● **What you will do**: Gather every line below that contains the string "epoch" and copy each one out in full.

● **Collected data**:
<<<<
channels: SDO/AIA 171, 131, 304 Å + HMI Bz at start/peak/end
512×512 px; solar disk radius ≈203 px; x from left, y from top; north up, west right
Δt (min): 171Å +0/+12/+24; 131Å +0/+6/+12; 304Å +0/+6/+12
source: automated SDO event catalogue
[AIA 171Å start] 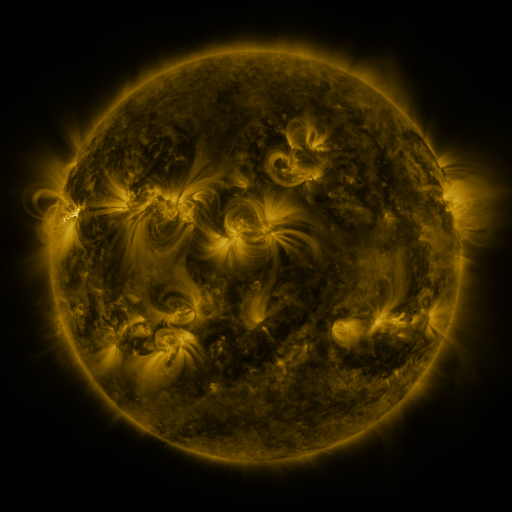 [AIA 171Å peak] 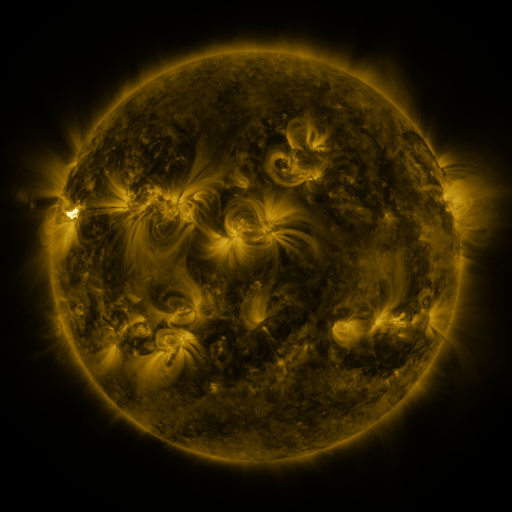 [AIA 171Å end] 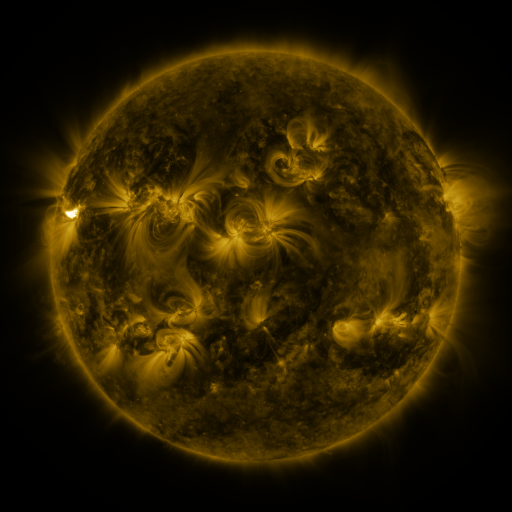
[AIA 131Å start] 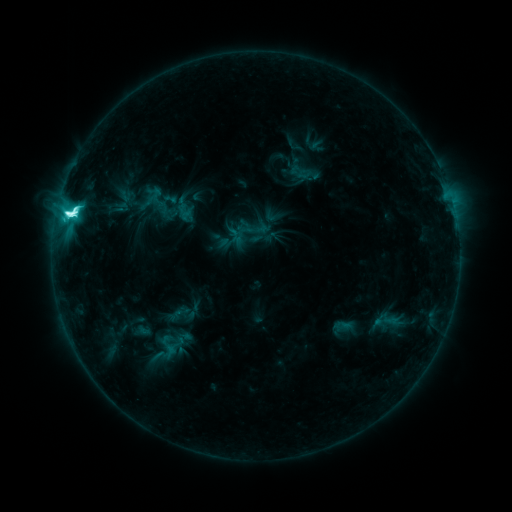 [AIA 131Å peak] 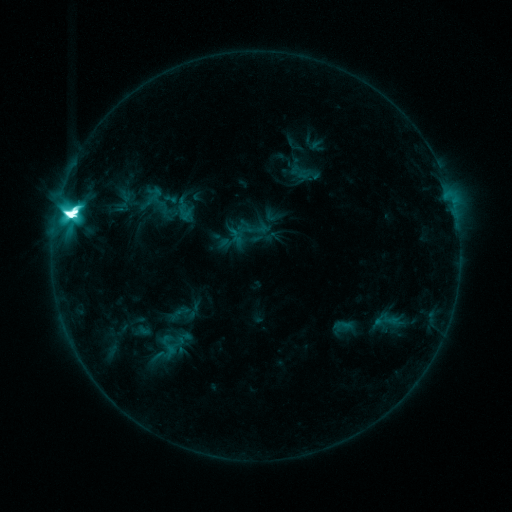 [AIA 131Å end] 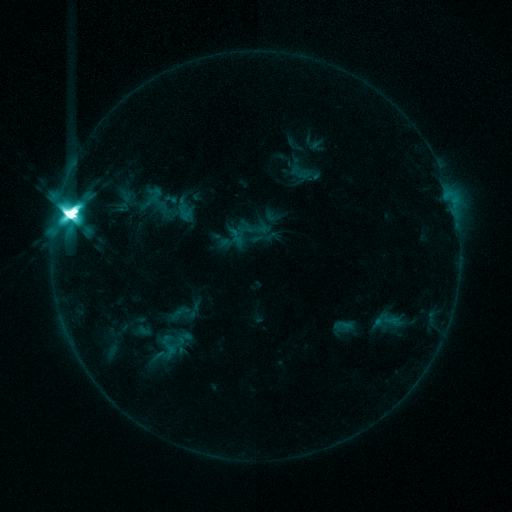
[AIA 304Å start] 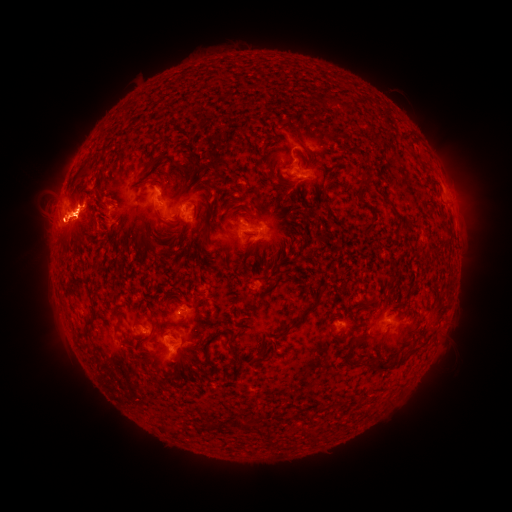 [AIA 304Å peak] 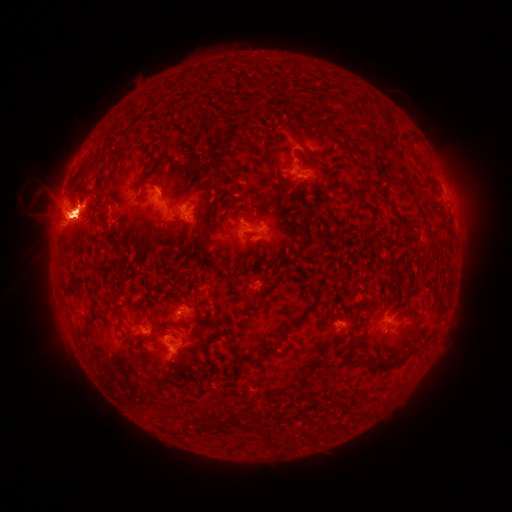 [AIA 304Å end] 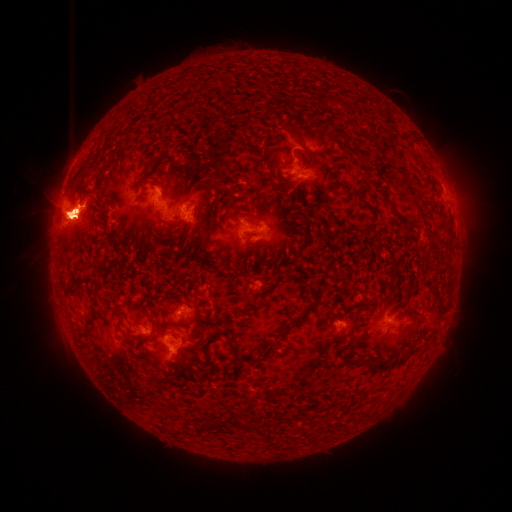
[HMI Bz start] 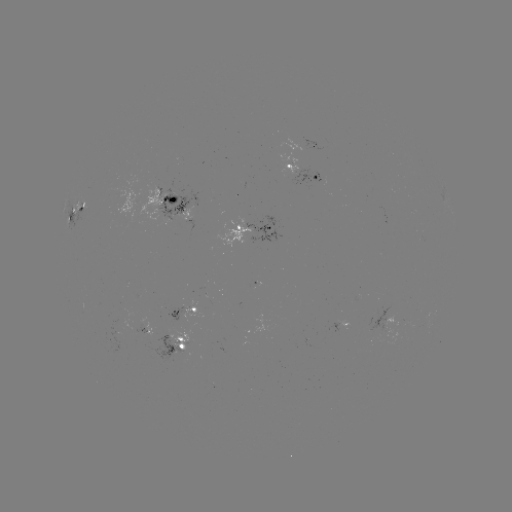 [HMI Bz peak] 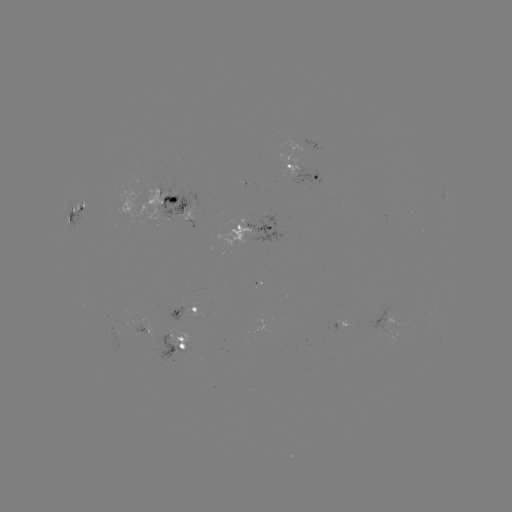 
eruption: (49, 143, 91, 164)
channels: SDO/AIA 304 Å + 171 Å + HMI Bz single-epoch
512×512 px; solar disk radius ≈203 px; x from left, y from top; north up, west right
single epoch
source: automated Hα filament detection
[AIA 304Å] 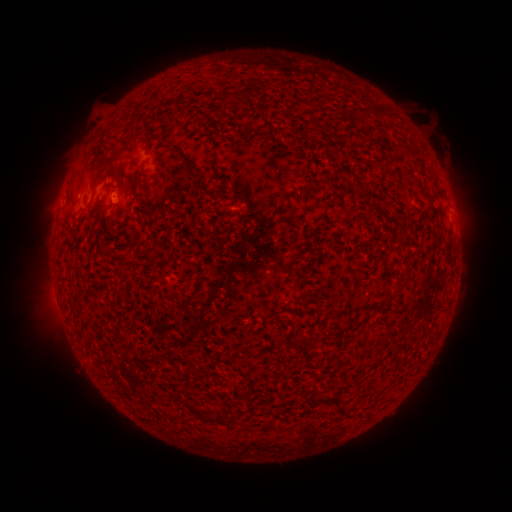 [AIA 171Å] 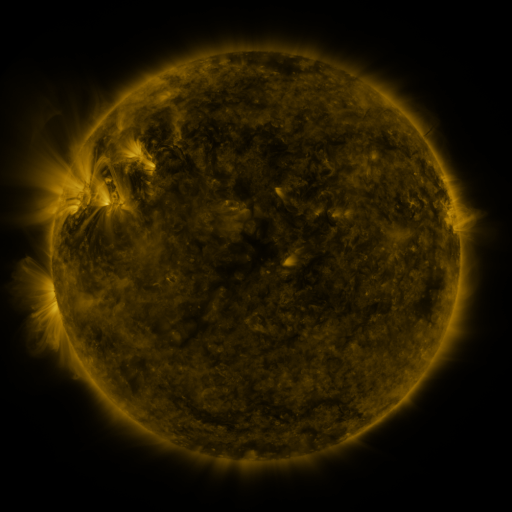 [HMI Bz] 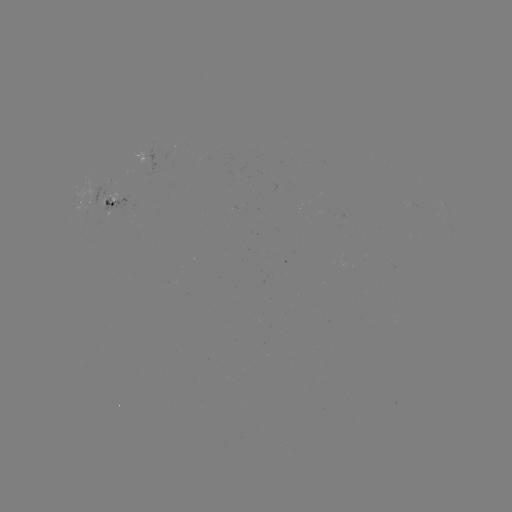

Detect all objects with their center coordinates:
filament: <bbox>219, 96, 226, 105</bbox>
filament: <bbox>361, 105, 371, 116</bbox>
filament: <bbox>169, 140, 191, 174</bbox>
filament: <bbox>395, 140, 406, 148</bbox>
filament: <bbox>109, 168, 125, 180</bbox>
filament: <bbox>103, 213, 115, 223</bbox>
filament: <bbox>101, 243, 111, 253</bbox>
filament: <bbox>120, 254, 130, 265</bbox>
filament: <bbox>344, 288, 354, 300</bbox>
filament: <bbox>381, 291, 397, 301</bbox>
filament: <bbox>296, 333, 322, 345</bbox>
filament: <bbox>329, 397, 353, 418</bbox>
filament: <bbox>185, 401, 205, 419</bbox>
>>>>
● **Solution to this task**:
channels: SDO/AIA 304 Å + 171 Å + HMI Bz single-epoch
single epoch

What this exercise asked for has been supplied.